_Problèmes à résoudre_:
1. Réécris le passage de l'article sur Les Revenants qui commence par "Première convergence visuelle : les" et s'arrête après "pas de lui.", en mettant "pont" à la place de "barrage".
2. Poursuis l'article sur Les Revenants à partir de sa dernière phrase.

Comic Con Paris 2013 : Les Revenants, influences et références, de Twin Peaks à Cronenberg

Date : 20 / 07 / 2013 à 20h10
Sources :

Source : Unification France



Après la diffusion de l’épisode pilote de la série, Camille, Fabrice Gobert est revenu avec Alain Carrazé et Romain Nigita sur les influences et références qui jalonnent la série phénomène de Canal Plus ...

A l’origine : un film éponyme
Les Revenants est un film produit par la société Haut et Court, sortie en 2004. Film étonnant qui faisait le pari de faire du fantastique à la française. Le point de départ est un fait extraordinaire (le retour à la vie de personnes mortes) et le traitait de manière extrêmement réaliste. Pas beaucoup d’effets spéciaux mais une incursion dans le fantastique. C’était un film très audacieux, marquant, qui a fait peu d’entrées car il était peut-être trop austère.
Il a été contacté par les producteurs qui voulaient en faire une série, après avoir vu Simon Werner a disparu... , film qu’il a réalisé sorti en 2010, pour travailler dessus, l’écrire puis le réaliser.

Le film a-t-il eu une influence ou s’en est-il éloigné très vite ?
C’est certes un point de départ puisqu’on retrouve certains personnages du film dans la série.
Il ne l’avait pas revu quand il a commencé à travailler sur le scénario de la série. Dans son souvenir, on pouvait raconter des histoires incroyables sans avoir recours à trop d’effets spéciaux et c’était passionnant de creuser le questionnement intime posé par le retour des morts.


Première convergence visuelle : les 4400 et son lac
S’il avait vu les premiers épisodes et que le point de départ est assez similaire, le retour de gens en masse, il en garde un souvenir assez diffus. Dans les 4400, on voit le retour de gens disparus et non décédés.
L’approche est différente puisque son idée était de sortir de la masse, et ne traiter que quelques retours pour les traiter de manière intime.
L’idée d’un barrage qui surplombe la ville lui plaisait énormément mais les photos du lac sont une idée de Canal Plus, pas de lui.
Fabrice Gobert trouve très intéressant de noter que les images se répondent quand on traite le même sujet.

Deuxième référence visuelle : Twin Peaks et son pub, le Double R

Il n’a pas vu la série lors de sa diffusion télévisée mais à sa sortie en DVD dans les années 2000. C’est une série très marquante que l’on retrouve partout.
On retrouve dans Les Revenants et Twin Peaks, mais aussi dans True Blood ou encore Happy Days, un lieu récurrent : le pub, le bar dans lequel se retrouvent les jeunes.

_Items_:
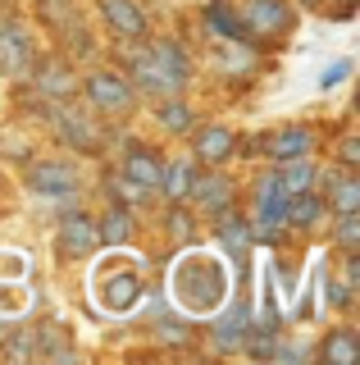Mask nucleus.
Instances as JSON below:
<instances>
[{"instance_id":"1","label":"nucleus","mask_w":360,"mask_h":365,"mask_svg":"<svg viewBox=\"0 0 360 365\" xmlns=\"http://www.w3.org/2000/svg\"><path fill=\"white\" fill-rule=\"evenodd\" d=\"M132 78L142 83V91H155V96H178L192 78V60L183 55L178 41H155L151 51H142L132 60Z\"/></svg>"},{"instance_id":"2","label":"nucleus","mask_w":360,"mask_h":365,"mask_svg":"<svg viewBox=\"0 0 360 365\" xmlns=\"http://www.w3.org/2000/svg\"><path fill=\"white\" fill-rule=\"evenodd\" d=\"M223 292H228V274L206 256H187L183 265L174 269V297L187 302V306H196V311L201 306H215Z\"/></svg>"},{"instance_id":"3","label":"nucleus","mask_w":360,"mask_h":365,"mask_svg":"<svg viewBox=\"0 0 360 365\" xmlns=\"http://www.w3.org/2000/svg\"><path fill=\"white\" fill-rule=\"evenodd\" d=\"M87 101H92L100 114H123L132 106V87H128V78L115 73V68H96V73L87 78Z\"/></svg>"},{"instance_id":"4","label":"nucleus","mask_w":360,"mask_h":365,"mask_svg":"<svg viewBox=\"0 0 360 365\" xmlns=\"http://www.w3.org/2000/svg\"><path fill=\"white\" fill-rule=\"evenodd\" d=\"M242 28L255 37H278L292 28V5L287 0H246L242 5Z\"/></svg>"},{"instance_id":"5","label":"nucleus","mask_w":360,"mask_h":365,"mask_svg":"<svg viewBox=\"0 0 360 365\" xmlns=\"http://www.w3.org/2000/svg\"><path fill=\"white\" fill-rule=\"evenodd\" d=\"M28 187L41 192V197H73L78 174L69 165H60V160H37V165L28 169Z\"/></svg>"},{"instance_id":"6","label":"nucleus","mask_w":360,"mask_h":365,"mask_svg":"<svg viewBox=\"0 0 360 365\" xmlns=\"http://www.w3.org/2000/svg\"><path fill=\"white\" fill-rule=\"evenodd\" d=\"M0 68L5 73H28L32 68V41L23 23H0Z\"/></svg>"},{"instance_id":"7","label":"nucleus","mask_w":360,"mask_h":365,"mask_svg":"<svg viewBox=\"0 0 360 365\" xmlns=\"http://www.w3.org/2000/svg\"><path fill=\"white\" fill-rule=\"evenodd\" d=\"M260 146H265V155H274L278 165H283V160H301V155L314 151V133L301 128V123H292V128H278L274 137H265Z\"/></svg>"},{"instance_id":"8","label":"nucleus","mask_w":360,"mask_h":365,"mask_svg":"<svg viewBox=\"0 0 360 365\" xmlns=\"http://www.w3.org/2000/svg\"><path fill=\"white\" fill-rule=\"evenodd\" d=\"M137 297H142V283H137V274H132V269L110 274V279L100 283V306L115 311V315H128L132 306H137Z\"/></svg>"},{"instance_id":"9","label":"nucleus","mask_w":360,"mask_h":365,"mask_svg":"<svg viewBox=\"0 0 360 365\" xmlns=\"http://www.w3.org/2000/svg\"><path fill=\"white\" fill-rule=\"evenodd\" d=\"M60 242L73 251V256H87V251H96L100 247V228L96 220H87V215H64L60 220Z\"/></svg>"},{"instance_id":"10","label":"nucleus","mask_w":360,"mask_h":365,"mask_svg":"<svg viewBox=\"0 0 360 365\" xmlns=\"http://www.w3.org/2000/svg\"><path fill=\"white\" fill-rule=\"evenodd\" d=\"M100 14H105V23L119 37H146V14L132 0H100Z\"/></svg>"},{"instance_id":"11","label":"nucleus","mask_w":360,"mask_h":365,"mask_svg":"<svg viewBox=\"0 0 360 365\" xmlns=\"http://www.w3.org/2000/svg\"><path fill=\"white\" fill-rule=\"evenodd\" d=\"M187 197H196L210 215H223L228 201H233V182L223 174H206V178H192V192H187Z\"/></svg>"},{"instance_id":"12","label":"nucleus","mask_w":360,"mask_h":365,"mask_svg":"<svg viewBox=\"0 0 360 365\" xmlns=\"http://www.w3.org/2000/svg\"><path fill=\"white\" fill-rule=\"evenodd\" d=\"M246 329H251V306L238 302V306H228V315L215 319V342H219L223 351H233V347H242Z\"/></svg>"},{"instance_id":"13","label":"nucleus","mask_w":360,"mask_h":365,"mask_svg":"<svg viewBox=\"0 0 360 365\" xmlns=\"http://www.w3.org/2000/svg\"><path fill=\"white\" fill-rule=\"evenodd\" d=\"M233 146H238V137L223 128V123L196 133V160H206V165H223V160L233 155Z\"/></svg>"},{"instance_id":"14","label":"nucleus","mask_w":360,"mask_h":365,"mask_svg":"<svg viewBox=\"0 0 360 365\" xmlns=\"http://www.w3.org/2000/svg\"><path fill=\"white\" fill-rule=\"evenodd\" d=\"M55 128H60V137L69 146H78V151H96V146H100L96 128L87 123V114H78V110H64L60 119H55Z\"/></svg>"},{"instance_id":"15","label":"nucleus","mask_w":360,"mask_h":365,"mask_svg":"<svg viewBox=\"0 0 360 365\" xmlns=\"http://www.w3.org/2000/svg\"><path fill=\"white\" fill-rule=\"evenodd\" d=\"M160 169L164 165L151 151H128V160H123V178L137 182L142 192H155V187H160Z\"/></svg>"},{"instance_id":"16","label":"nucleus","mask_w":360,"mask_h":365,"mask_svg":"<svg viewBox=\"0 0 360 365\" xmlns=\"http://www.w3.org/2000/svg\"><path fill=\"white\" fill-rule=\"evenodd\" d=\"M37 91H46V96H55V101L73 96V68L64 64V60H46V64H37Z\"/></svg>"},{"instance_id":"17","label":"nucleus","mask_w":360,"mask_h":365,"mask_svg":"<svg viewBox=\"0 0 360 365\" xmlns=\"http://www.w3.org/2000/svg\"><path fill=\"white\" fill-rule=\"evenodd\" d=\"M319 215H324V205L310 192H287L283 197V224H292V228H310Z\"/></svg>"},{"instance_id":"18","label":"nucleus","mask_w":360,"mask_h":365,"mask_svg":"<svg viewBox=\"0 0 360 365\" xmlns=\"http://www.w3.org/2000/svg\"><path fill=\"white\" fill-rule=\"evenodd\" d=\"M219 237H223V247L233 251V256H246L251 251V242H255V228L242 220V215H228L223 210V220H219Z\"/></svg>"},{"instance_id":"19","label":"nucleus","mask_w":360,"mask_h":365,"mask_svg":"<svg viewBox=\"0 0 360 365\" xmlns=\"http://www.w3.org/2000/svg\"><path fill=\"white\" fill-rule=\"evenodd\" d=\"M206 28L215 32L219 41H246V28H242V19L233 14L228 5H210V9H206Z\"/></svg>"},{"instance_id":"20","label":"nucleus","mask_w":360,"mask_h":365,"mask_svg":"<svg viewBox=\"0 0 360 365\" xmlns=\"http://www.w3.org/2000/svg\"><path fill=\"white\" fill-rule=\"evenodd\" d=\"M100 228V242H105V247H123V242H128V233H132V215H128V205H110V215H105V220H100L96 224Z\"/></svg>"},{"instance_id":"21","label":"nucleus","mask_w":360,"mask_h":365,"mask_svg":"<svg viewBox=\"0 0 360 365\" xmlns=\"http://www.w3.org/2000/svg\"><path fill=\"white\" fill-rule=\"evenodd\" d=\"M274 178H278V187H283V192H310V182H314V165H310L306 155H301V160H283Z\"/></svg>"},{"instance_id":"22","label":"nucleus","mask_w":360,"mask_h":365,"mask_svg":"<svg viewBox=\"0 0 360 365\" xmlns=\"http://www.w3.org/2000/svg\"><path fill=\"white\" fill-rule=\"evenodd\" d=\"M192 178H196V169L187 165V160H174V165L160 169V192L178 201V197H187V192H192Z\"/></svg>"},{"instance_id":"23","label":"nucleus","mask_w":360,"mask_h":365,"mask_svg":"<svg viewBox=\"0 0 360 365\" xmlns=\"http://www.w3.org/2000/svg\"><path fill=\"white\" fill-rule=\"evenodd\" d=\"M324 361H333V365H356L360 361V342H356L351 329L329 334V342H324Z\"/></svg>"},{"instance_id":"24","label":"nucleus","mask_w":360,"mask_h":365,"mask_svg":"<svg viewBox=\"0 0 360 365\" xmlns=\"http://www.w3.org/2000/svg\"><path fill=\"white\" fill-rule=\"evenodd\" d=\"M160 123H164V133H192V106H187V101H174L169 96L164 106H160Z\"/></svg>"},{"instance_id":"25","label":"nucleus","mask_w":360,"mask_h":365,"mask_svg":"<svg viewBox=\"0 0 360 365\" xmlns=\"http://www.w3.org/2000/svg\"><path fill=\"white\" fill-rule=\"evenodd\" d=\"M333 210L337 215H346V210H360V182L351 174H342L333 182Z\"/></svg>"},{"instance_id":"26","label":"nucleus","mask_w":360,"mask_h":365,"mask_svg":"<svg viewBox=\"0 0 360 365\" xmlns=\"http://www.w3.org/2000/svg\"><path fill=\"white\" fill-rule=\"evenodd\" d=\"M337 242H342L346 251L360 247V215H356V210H346L342 220H337Z\"/></svg>"},{"instance_id":"27","label":"nucleus","mask_w":360,"mask_h":365,"mask_svg":"<svg viewBox=\"0 0 360 365\" xmlns=\"http://www.w3.org/2000/svg\"><path fill=\"white\" fill-rule=\"evenodd\" d=\"M169 233H174L178 242H192V215L174 210V215H169Z\"/></svg>"},{"instance_id":"28","label":"nucleus","mask_w":360,"mask_h":365,"mask_svg":"<svg viewBox=\"0 0 360 365\" xmlns=\"http://www.w3.org/2000/svg\"><path fill=\"white\" fill-rule=\"evenodd\" d=\"M346 73H351V60H337V64H329V68L319 73V87H337Z\"/></svg>"},{"instance_id":"29","label":"nucleus","mask_w":360,"mask_h":365,"mask_svg":"<svg viewBox=\"0 0 360 365\" xmlns=\"http://www.w3.org/2000/svg\"><path fill=\"white\" fill-rule=\"evenodd\" d=\"M329 302L342 311V306H351V283H329Z\"/></svg>"},{"instance_id":"30","label":"nucleus","mask_w":360,"mask_h":365,"mask_svg":"<svg viewBox=\"0 0 360 365\" xmlns=\"http://www.w3.org/2000/svg\"><path fill=\"white\" fill-rule=\"evenodd\" d=\"M360 160V142H342V165H356Z\"/></svg>"}]
</instances>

_Problèmes résolus_:
1.
Première convergence visuelle : les 4400 et son lac
S’il avait vu les premiers épisodes et que le point de départ est assez similaire, le retour de gens en masse, il en garde un souvenir assez diffus. Dans les 4400, on voit le retour de gens disparus et non décédés.
L’approche est différente puisque son idée était de sortir de la masse, et ne traiter que quelques retours pour les traiter de manière intime.
L’idée d’un pont qui surplombe la ville lui plaisait énormément mais les photos du lac sont une idée de Canal Plus, pas de lui.

2.
Pour Fabrice Gobert, il est important qu’il y ait un bar crédible dans une fiction française et qui fasse penser à l’imaginaire véhiculé par les séries américaines.
Au moment du repérage, il cherchait quelque chose de plus proche de True Blood que de Twin Peaks, un bar perdu au milieu de nulle part. Ce bar existe dans la banlieue d’Annecy et s’appelle La Licorne.
Le réalisateur trouvait très intéressant de plonger ses personnages très français dans un environnement qui permet de faire surgir le fantastique, le retour de zombies fait partie de la culture cinématographique américaine et non de la française.

S’il n’a pas montré Twin Peaks à ses équipes, il leur a montré les clichés du photographe américain Grégory Crewdson, qui rappelle le travail de David Lynch

Le photographe américain met en scène des acteurs en général assez connus dans des photos exceptionnelles, directement inspirées de David Lynch.
Il a cette faculté de transformer le quotidien, le banal, en quelque chose d’extraordinaire qui génère de la fiction, du rêve, du fantasme.
Avec une photographie des endroits américains, souvent en banlieue, on peut se raconter de multiples histoires. C’est un réservoir à histoires fantastique.
Il a souvent montrée ses travaux au chef opérateur, Patrick Blossier.
Le tournage a eu lieu à Annecy et organisé de manière à tourner des plans larges dans lesquels la lumière commence à disparaître, le réel disparaît, la lumière artificielle arrive, de manière à préparer l’arrivée du fantastique. Ce moment du passage entre le jour à la nuit. Il y a une cohérence visuelle avec le thème de passage vie/mort.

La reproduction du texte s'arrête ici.